YOUR OBJECTIVE >> Reproduce the lines word for word, starting with the first line of the data records and going on through the line with "21.1 metres".
## start DATA FOR THIS TASK
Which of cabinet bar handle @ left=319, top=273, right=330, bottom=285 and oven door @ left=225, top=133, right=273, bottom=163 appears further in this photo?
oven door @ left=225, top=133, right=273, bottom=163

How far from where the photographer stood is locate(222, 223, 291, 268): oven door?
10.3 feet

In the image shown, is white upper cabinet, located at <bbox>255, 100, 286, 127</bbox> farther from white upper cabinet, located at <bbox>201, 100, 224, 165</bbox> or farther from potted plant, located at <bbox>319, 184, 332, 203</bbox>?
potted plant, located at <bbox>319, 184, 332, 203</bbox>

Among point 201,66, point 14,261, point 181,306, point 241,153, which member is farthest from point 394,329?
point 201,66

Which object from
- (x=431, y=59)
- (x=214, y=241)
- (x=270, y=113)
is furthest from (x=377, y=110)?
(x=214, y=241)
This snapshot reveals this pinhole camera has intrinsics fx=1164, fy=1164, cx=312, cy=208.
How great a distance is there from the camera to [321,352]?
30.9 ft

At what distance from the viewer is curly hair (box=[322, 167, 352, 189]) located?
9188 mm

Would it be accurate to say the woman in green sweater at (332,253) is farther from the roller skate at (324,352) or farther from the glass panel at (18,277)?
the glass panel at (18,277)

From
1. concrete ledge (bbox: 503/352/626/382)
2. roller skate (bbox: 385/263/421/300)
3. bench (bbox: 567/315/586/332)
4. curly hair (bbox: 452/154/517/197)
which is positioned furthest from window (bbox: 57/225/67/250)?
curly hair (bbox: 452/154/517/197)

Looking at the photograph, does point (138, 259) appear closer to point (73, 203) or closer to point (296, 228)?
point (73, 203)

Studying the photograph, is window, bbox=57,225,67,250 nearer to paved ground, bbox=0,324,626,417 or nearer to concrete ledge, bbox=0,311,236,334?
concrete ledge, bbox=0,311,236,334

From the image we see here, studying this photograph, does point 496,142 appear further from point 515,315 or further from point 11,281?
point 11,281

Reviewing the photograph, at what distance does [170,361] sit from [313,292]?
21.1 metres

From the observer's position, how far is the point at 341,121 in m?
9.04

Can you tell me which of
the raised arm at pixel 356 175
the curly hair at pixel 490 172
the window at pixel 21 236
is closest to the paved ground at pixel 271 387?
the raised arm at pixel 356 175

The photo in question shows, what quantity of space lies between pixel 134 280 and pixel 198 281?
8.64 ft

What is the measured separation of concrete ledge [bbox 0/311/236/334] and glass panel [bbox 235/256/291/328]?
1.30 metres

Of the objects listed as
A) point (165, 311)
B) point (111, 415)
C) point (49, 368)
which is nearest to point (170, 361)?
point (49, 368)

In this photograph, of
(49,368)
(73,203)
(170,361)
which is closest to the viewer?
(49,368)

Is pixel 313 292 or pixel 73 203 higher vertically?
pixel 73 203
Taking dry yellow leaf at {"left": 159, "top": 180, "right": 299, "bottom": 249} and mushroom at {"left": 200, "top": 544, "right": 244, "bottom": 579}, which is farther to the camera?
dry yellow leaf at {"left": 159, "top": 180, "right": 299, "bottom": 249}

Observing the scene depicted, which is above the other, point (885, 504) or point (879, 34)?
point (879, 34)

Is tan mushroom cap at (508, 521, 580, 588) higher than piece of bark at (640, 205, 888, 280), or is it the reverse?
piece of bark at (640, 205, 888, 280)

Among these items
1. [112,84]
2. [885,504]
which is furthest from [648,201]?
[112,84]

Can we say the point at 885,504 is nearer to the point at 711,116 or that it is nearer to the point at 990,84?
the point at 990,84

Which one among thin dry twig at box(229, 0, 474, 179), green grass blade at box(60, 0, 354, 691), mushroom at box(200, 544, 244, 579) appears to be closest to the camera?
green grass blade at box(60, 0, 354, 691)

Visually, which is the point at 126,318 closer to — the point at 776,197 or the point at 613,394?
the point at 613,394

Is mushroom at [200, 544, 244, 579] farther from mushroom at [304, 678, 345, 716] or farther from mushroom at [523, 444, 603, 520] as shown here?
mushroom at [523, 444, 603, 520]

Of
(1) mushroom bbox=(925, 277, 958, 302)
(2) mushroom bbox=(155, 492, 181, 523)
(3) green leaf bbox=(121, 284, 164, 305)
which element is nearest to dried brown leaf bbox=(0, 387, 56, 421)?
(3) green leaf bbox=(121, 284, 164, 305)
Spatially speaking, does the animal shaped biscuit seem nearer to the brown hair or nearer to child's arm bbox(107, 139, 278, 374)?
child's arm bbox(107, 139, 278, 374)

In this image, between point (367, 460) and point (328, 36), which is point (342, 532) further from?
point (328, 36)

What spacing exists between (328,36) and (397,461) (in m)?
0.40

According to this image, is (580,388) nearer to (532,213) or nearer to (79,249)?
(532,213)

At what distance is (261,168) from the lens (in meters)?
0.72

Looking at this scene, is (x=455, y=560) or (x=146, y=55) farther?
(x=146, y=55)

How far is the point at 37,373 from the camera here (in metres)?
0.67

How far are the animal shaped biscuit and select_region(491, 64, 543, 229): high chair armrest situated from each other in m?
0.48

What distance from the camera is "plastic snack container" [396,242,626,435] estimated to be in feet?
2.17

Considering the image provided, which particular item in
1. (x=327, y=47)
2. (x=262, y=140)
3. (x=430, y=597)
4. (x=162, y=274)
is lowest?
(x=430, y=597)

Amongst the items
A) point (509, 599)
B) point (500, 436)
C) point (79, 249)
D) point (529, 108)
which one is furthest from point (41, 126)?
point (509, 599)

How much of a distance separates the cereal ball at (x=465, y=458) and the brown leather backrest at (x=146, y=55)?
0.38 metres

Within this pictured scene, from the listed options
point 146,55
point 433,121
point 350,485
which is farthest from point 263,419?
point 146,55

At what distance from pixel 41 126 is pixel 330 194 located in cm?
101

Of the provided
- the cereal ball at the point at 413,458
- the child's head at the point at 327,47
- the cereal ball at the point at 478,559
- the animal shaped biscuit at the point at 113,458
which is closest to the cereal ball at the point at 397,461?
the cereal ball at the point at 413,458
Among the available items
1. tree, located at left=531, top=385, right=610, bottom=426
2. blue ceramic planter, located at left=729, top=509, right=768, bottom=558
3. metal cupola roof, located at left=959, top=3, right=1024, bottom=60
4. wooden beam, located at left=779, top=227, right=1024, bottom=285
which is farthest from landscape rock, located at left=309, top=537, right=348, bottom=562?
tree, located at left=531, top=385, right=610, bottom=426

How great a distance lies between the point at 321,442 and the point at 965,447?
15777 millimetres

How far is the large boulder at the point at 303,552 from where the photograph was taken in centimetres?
## end DATA FOR THIS TASK
ANSWER TO THIS EXERCISE >>
Which of cabinet bar handle @ left=319, top=273, right=330, bottom=285 and oven door @ left=225, top=133, right=273, bottom=163 appears further in this photo?
oven door @ left=225, top=133, right=273, bottom=163

How far from where the photographer stood is locate(222, 223, 291, 268): oven door?
10.3 feet

In the image shown, is white upper cabinet, located at <bbox>255, 100, 286, 127</bbox> farther from white upper cabinet, located at <bbox>201, 100, 224, 165</bbox> or farther from potted plant, located at <bbox>319, 184, 332, 203</bbox>?
potted plant, located at <bbox>319, 184, 332, 203</bbox>

Among point 201,66, point 14,261, point 181,306, point 241,153, which member is farthest from point 394,329?
point 201,66

Which object from
- (x=431, y=59)
- (x=214, y=241)
- (x=270, y=113)
is furthest from (x=377, y=110)?
(x=214, y=241)
This snapshot reveals this pinhole camera has intrinsics fx=1164, fy=1164, cx=312, cy=208.
How great a distance is there from the camera to [321,352]?
30.9 ft

At what distance from the viewer is curly hair (box=[322, 167, 352, 189]) located?
9188 mm

Would it be accurate to say the woman in green sweater at (332,253) is farther from the roller skate at (324,352) or farther from the glass panel at (18,277)?
the glass panel at (18,277)

From
1. concrete ledge (bbox: 503/352/626/382)
2. roller skate (bbox: 385/263/421/300)
3. bench (bbox: 567/315/586/332)
4. curly hair (bbox: 452/154/517/197)
which is positioned furthest from window (bbox: 57/225/67/250)?
curly hair (bbox: 452/154/517/197)

Looking at the photograph, does point (138, 259) appear closer to point (73, 203) or closer to point (296, 228)?
point (73, 203)

Studying the photograph, is window, bbox=57,225,67,250 nearer to paved ground, bbox=0,324,626,417 or nearer to concrete ledge, bbox=0,311,236,334?
concrete ledge, bbox=0,311,236,334

From the image we see here, studying this photograph, does point 496,142 appear further from point 515,315 or further from point 11,281?
point 11,281

Reviewing the photograph, at what distance does [170,361] sit from [313,292]?
21.1 metres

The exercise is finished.